Parity detection achieving Heisenberg limit in an SU(1,1) interferometer with coherent and squeezed vacuum input states

8^th International Conference and Exhibition on Lasers, Optics & Photonics

November 15-17, 2017 | Las Vegas, USA

Dong Li

Microsystem and Terahertz Research Center, China

Scientific Tracks Abstracts: J Laser Opt Photonics

Abstract :

One common tool for precision measurement is interferometer. Compared with the conventional SU(2) interferometer, the SU(1,1) interferometer utilizes parametric amplifiers for wave splitting and recombination. Due to parametric amplification process, SU(1,1) interferometers have a better phase sensitivity than SU(2) ones under the same condition of input states.

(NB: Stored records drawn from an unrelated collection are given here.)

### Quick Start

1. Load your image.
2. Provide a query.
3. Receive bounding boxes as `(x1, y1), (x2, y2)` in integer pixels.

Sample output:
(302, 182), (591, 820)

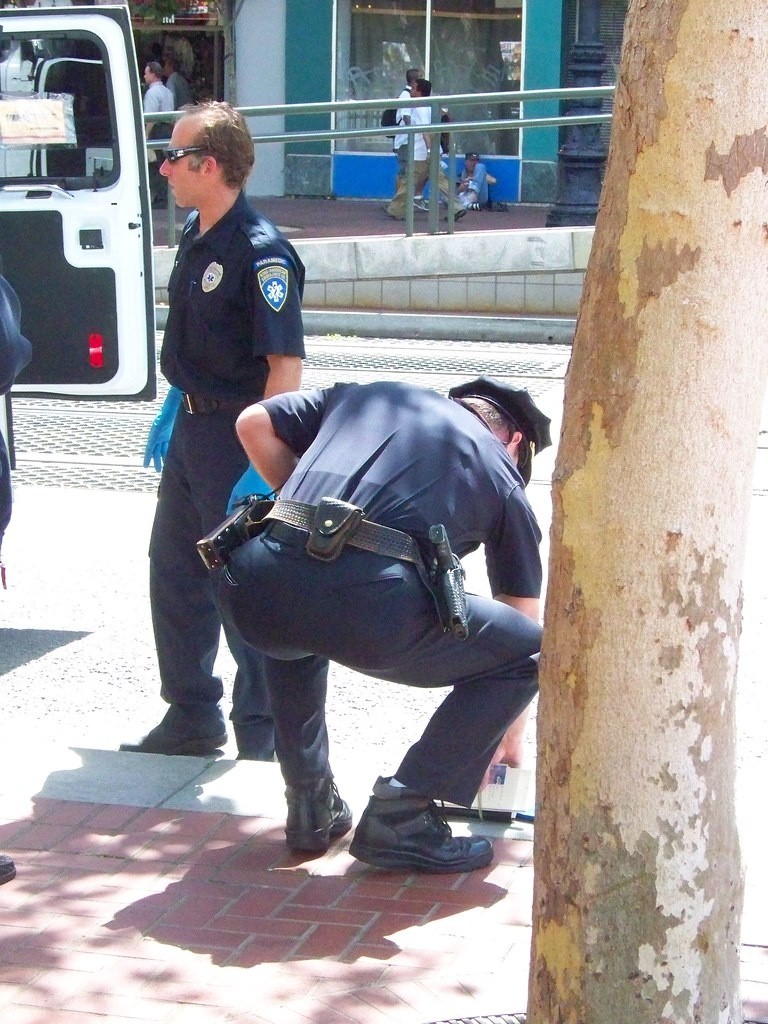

With squeezed vacuum input, the phase measurement sensitivity of SU(1,1) interferometers can be improved. This improvement is due to noise reduction. Here, we theoretically study parity detection on an SU(1,1) interferometer with coherent mixed with squeezed vacuum input states. Parity detection counts the evenness or oddness of the photon number in one output mode. Our work shows that parity detection reaches below Heisenberg limit when the input coherent and squeezed vacuum light are mixed in roughly equal proportions with a strong parametric amplifier strength. Compared with homodyne detection, parity detection has a slightly better phase sensitivity with coherent and squeezed vacuum inputs and parity detection is more suitable than homodyne detection in some certain situations. Lastly, we also investigate the Quantum Cramer-Rao bound for SU(1,1) interferometers, showing that phase measurement sensitivity does not surpass Quantum Cramer-Rao bound even though it surpasses Heisenberg limit. Parity detection was initially proposed to applied with input N00N states and Fock states in SU(2) interferometers. Now, parity detection invades SU(1,1) interferometers.

Biography :

Dong Li has completed his PhD from East China Normal University. He is the Assistant Researcher of Microsystem and Terahertz Research Center. His research interests include quantum metrology and quantum interferometry.